A luz natural afeta de forma positiva o humor, o bem-estar, o conforto e a saúde dos seres humanos. Quando bem utilizada, essa técnica passiva proporciona eficiência energética ao diminuir a necessidade de utilização de luz artificial durante o dia.
Porém, atingir os níveis corretos de iluminação requer estudos, análises e simulações. Em excesso, a luz natural pode causar sérios problemas de ofuscamento, além de prejudicar o conforto térmico. Por isso, as aberturas devem ser corretamente posicionadas e contar com o auxílio de sistemas de sombramento como por exemplo terraços externos, brises, beirais, entre outros.

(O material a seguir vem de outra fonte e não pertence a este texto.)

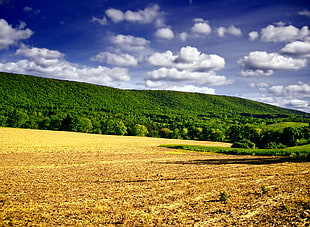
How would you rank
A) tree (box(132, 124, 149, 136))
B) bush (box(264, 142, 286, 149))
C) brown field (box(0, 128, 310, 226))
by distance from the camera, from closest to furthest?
brown field (box(0, 128, 310, 226)), bush (box(264, 142, 286, 149)), tree (box(132, 124, 149, 136))

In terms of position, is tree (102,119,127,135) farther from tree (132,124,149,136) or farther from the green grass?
the green grass

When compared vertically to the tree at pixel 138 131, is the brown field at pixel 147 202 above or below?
above

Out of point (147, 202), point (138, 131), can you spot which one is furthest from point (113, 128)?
point (147, 202)

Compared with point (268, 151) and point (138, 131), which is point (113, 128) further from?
point (268, 151)

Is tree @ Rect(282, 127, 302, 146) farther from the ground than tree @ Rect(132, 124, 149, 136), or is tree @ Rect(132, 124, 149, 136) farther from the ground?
tree @ Rect(282, 127, 302, 146)

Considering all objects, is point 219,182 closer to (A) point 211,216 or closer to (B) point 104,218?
(A) point 211,216

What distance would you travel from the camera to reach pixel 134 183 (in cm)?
1830

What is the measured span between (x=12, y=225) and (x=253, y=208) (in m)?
11.5

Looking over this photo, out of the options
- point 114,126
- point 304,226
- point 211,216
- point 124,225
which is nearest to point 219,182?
point 211,216

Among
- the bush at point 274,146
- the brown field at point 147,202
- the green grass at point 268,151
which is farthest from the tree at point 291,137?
the brown field at point 147,202

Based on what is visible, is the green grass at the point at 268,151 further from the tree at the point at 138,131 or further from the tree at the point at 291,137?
the tree at the point at 138,131

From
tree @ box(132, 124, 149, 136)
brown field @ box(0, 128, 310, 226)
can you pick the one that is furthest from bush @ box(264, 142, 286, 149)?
tree @ box(132, 124, 149, 136)

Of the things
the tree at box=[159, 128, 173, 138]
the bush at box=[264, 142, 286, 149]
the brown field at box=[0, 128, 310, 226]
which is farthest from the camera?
the tree at box=[159, 128, 173, 138]

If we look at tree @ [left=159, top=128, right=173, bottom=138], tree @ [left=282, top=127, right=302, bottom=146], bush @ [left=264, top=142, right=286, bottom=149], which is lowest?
tree @ [left=159, top=128, right=173, bottom=138]
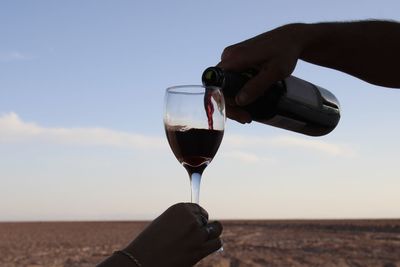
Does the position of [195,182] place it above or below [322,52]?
below

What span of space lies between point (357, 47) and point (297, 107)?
1.44 ft

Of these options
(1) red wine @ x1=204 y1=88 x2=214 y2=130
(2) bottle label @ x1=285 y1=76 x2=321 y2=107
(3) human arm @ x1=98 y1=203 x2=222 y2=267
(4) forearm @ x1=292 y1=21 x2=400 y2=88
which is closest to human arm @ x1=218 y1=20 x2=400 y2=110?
(4) forearm @ x1=292 y1=21 x2=400 y2=88

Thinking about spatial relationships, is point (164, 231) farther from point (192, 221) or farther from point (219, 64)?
point (219, 64)

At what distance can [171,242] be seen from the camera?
1555mm

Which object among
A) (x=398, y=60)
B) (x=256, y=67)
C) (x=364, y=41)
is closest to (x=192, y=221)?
(x=256, y=67)

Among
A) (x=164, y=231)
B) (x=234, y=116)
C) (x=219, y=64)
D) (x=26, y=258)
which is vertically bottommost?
(x=26, y=258)

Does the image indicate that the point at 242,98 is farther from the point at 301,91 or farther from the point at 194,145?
the point at 301,91

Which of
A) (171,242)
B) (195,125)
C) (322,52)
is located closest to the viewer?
(171,242)

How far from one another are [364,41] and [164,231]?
46.0 inches

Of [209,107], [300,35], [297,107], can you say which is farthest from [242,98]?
[297,107]

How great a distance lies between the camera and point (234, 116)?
2.43 metres

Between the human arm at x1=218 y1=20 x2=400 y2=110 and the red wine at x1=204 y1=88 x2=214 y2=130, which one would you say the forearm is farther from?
the red wine at x1=204 y1=88 x2=214 y2=130

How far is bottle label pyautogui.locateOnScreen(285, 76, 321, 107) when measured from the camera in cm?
259

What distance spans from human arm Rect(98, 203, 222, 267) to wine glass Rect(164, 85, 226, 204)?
0.95 feet
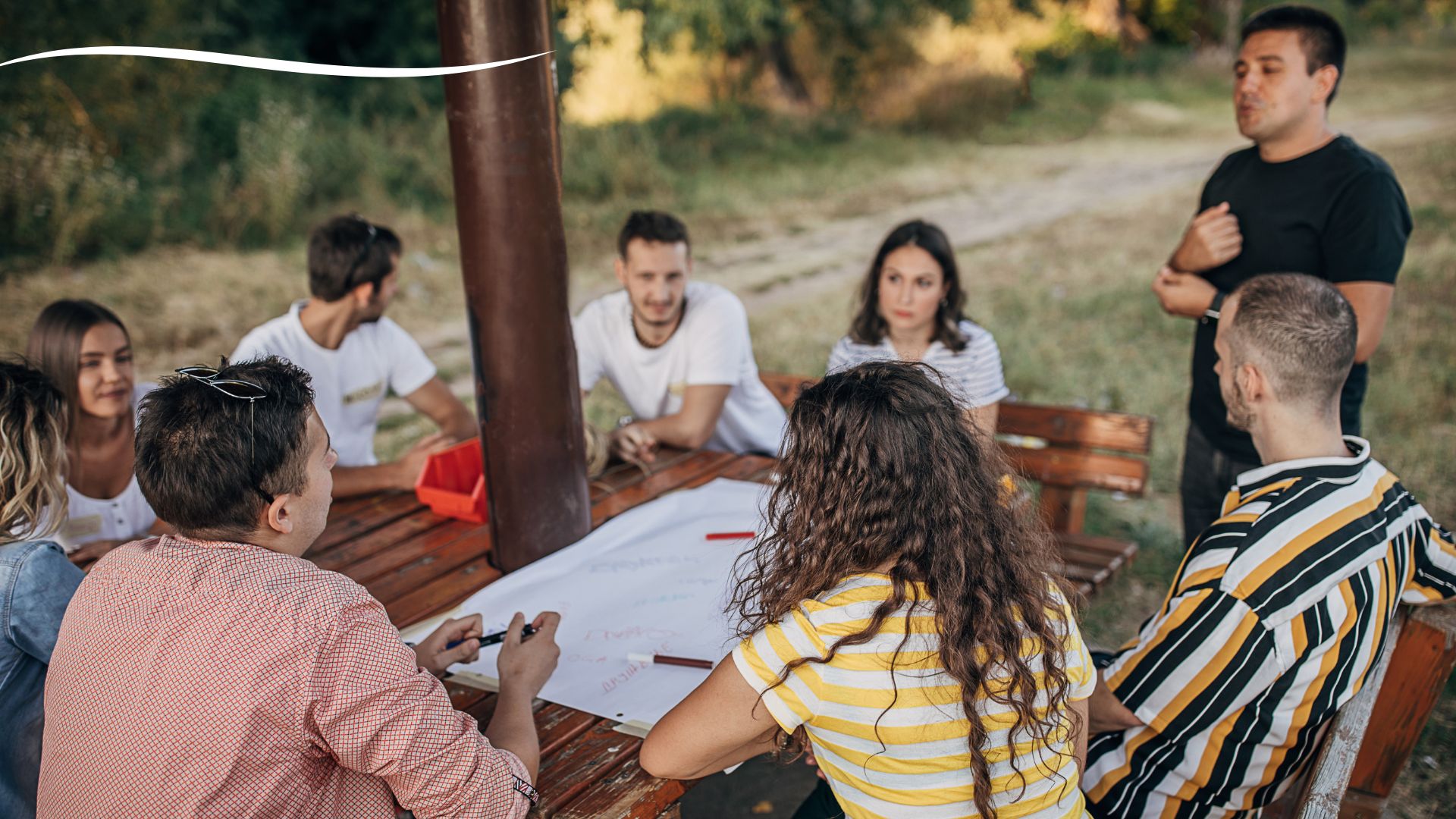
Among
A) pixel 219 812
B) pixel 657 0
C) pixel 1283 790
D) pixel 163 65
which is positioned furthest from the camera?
pixel 657 0

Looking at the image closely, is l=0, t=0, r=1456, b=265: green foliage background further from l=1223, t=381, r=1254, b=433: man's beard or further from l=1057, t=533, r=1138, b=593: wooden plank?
l=1223, t=381, r=1254, b=433: man's beard

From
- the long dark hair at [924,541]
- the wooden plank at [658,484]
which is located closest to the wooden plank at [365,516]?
the wooden plank at [658,484]

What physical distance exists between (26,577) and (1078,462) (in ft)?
9.77

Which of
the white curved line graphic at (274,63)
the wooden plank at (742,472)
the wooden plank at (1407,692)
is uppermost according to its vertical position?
the white curved line graphic at (274,63)

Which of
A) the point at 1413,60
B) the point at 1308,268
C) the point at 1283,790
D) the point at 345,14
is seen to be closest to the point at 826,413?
the point at 1283,790

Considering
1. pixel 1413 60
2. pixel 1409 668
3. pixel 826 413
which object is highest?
pixel 1413 60

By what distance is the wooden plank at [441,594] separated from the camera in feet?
7.17

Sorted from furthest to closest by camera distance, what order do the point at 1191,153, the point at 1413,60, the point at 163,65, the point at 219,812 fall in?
the point at 1413,60
the point at 1191,153
the point at 163,65
the point at 219,812

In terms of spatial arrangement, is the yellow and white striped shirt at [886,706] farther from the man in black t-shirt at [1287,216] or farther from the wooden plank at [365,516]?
the man in black t-shirt at [1287,216]

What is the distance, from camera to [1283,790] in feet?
6.73

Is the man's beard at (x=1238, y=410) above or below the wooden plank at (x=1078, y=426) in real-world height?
above

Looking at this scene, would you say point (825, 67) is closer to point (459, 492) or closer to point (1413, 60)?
Result: point (1413, 60)

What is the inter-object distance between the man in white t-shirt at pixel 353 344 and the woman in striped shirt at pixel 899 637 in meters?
1.79

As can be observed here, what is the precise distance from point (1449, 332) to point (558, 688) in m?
6.83
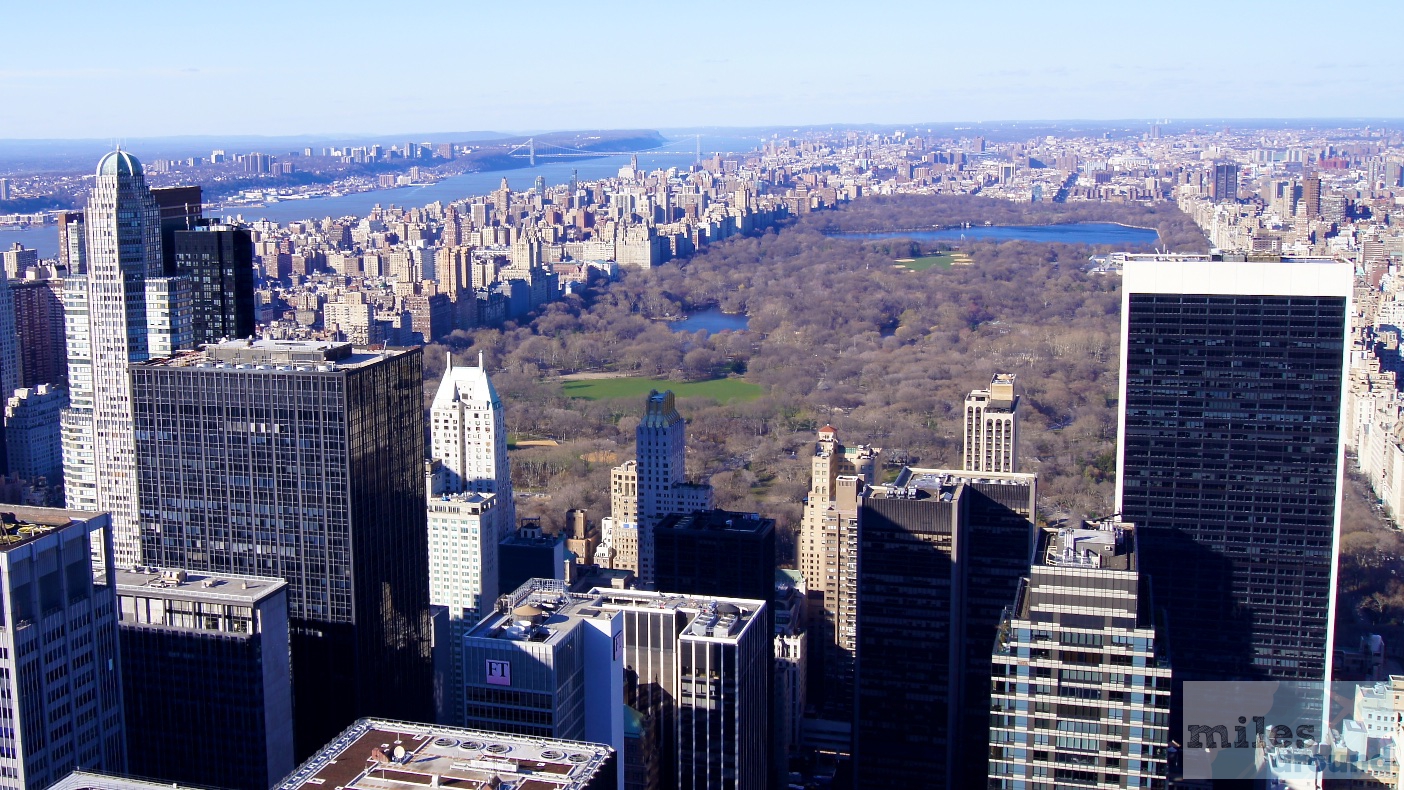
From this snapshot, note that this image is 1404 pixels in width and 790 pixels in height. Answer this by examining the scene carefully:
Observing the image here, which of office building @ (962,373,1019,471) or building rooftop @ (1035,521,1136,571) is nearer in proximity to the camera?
building rooftop @ (1035,521,1136,571)

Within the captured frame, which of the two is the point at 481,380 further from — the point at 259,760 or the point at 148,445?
the point at 259,760

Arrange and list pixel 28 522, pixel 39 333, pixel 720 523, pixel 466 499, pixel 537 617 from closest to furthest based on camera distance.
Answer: pixel 28 522, pixel 537 617, pixel 720 523, pixel 466 499, pixel 39 333

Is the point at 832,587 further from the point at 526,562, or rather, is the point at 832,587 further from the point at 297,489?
the point at 297,489

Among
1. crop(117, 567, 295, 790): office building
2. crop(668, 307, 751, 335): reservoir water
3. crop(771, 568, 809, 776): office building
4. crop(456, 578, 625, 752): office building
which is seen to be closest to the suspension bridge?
crop(668, 307, 751, 335): reservoir water

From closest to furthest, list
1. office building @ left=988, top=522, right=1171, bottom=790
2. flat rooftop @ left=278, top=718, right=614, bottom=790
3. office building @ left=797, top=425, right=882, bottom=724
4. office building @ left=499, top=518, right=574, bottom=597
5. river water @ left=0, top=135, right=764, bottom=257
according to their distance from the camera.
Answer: flat rooftop @ left=278, top=718, right=614, bottom=790
office building @ left=988, top=522, right=1171, bottom=790
office building @ left=797, top=425, right=882, bottom=724
office building @ left=499, top=518, right=574, bottom=597
river water @ left=0, top=135, right=764, bottom=257

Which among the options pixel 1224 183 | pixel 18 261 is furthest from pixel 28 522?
pixel 1224 183

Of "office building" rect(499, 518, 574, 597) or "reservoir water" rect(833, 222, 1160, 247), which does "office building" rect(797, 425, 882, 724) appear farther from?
"reservoir water" rect(833, 222, 1160, 247)
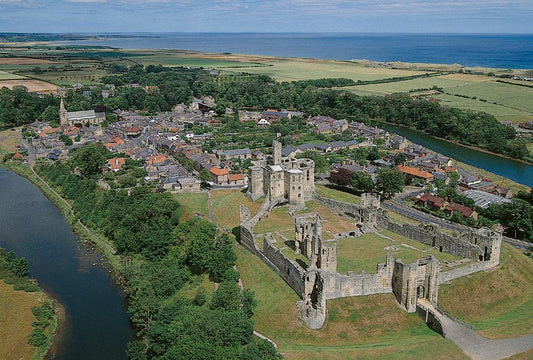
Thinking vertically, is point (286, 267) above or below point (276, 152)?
below

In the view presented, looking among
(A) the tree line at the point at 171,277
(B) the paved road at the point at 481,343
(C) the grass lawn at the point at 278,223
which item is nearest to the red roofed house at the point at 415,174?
(C) the grass lawn at the point at 278,223

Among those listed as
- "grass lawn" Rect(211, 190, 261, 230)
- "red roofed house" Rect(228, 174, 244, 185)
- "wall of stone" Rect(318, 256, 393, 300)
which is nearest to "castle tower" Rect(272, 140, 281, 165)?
"grass lawn" Rect(211, 190, 261, 230)

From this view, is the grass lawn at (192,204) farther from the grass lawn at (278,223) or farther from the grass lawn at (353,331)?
the grass lawn at (353,331)

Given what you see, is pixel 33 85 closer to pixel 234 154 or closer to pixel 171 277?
pixel 234 154

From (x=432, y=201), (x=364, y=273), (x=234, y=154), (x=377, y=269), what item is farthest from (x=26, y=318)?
(x=234, y=154)

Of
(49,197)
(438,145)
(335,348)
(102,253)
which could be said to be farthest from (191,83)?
(335,348)

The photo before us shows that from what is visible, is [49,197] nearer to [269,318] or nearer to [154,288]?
[154,288]
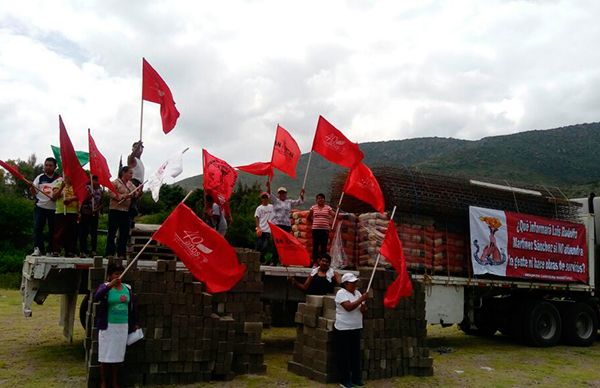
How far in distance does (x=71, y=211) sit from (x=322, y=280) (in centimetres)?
416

Leia o artigo sobre luz natural e sustentabilidade na arquitetura.
O Telhado verde é solução sustentável de cobertura formada por uma camada de vegetação natural. Essa cobertura diminui as cargas térmicas e é capaz de proporcionar um melhor conforto térmico e eficiência energética nas construções. Por diminuir a necessidade de equipamentos condicionadores de ar, o consumo de energia é reduzido. Clique aqui e saiba mais sobre o telhado verde.
Isolamento Térmico
O isolamento será capaz de proporcionar conforto e trará um clima agradável mesmo em temperaturas mais extremas (regiões muito quentes ou excessivamente frias).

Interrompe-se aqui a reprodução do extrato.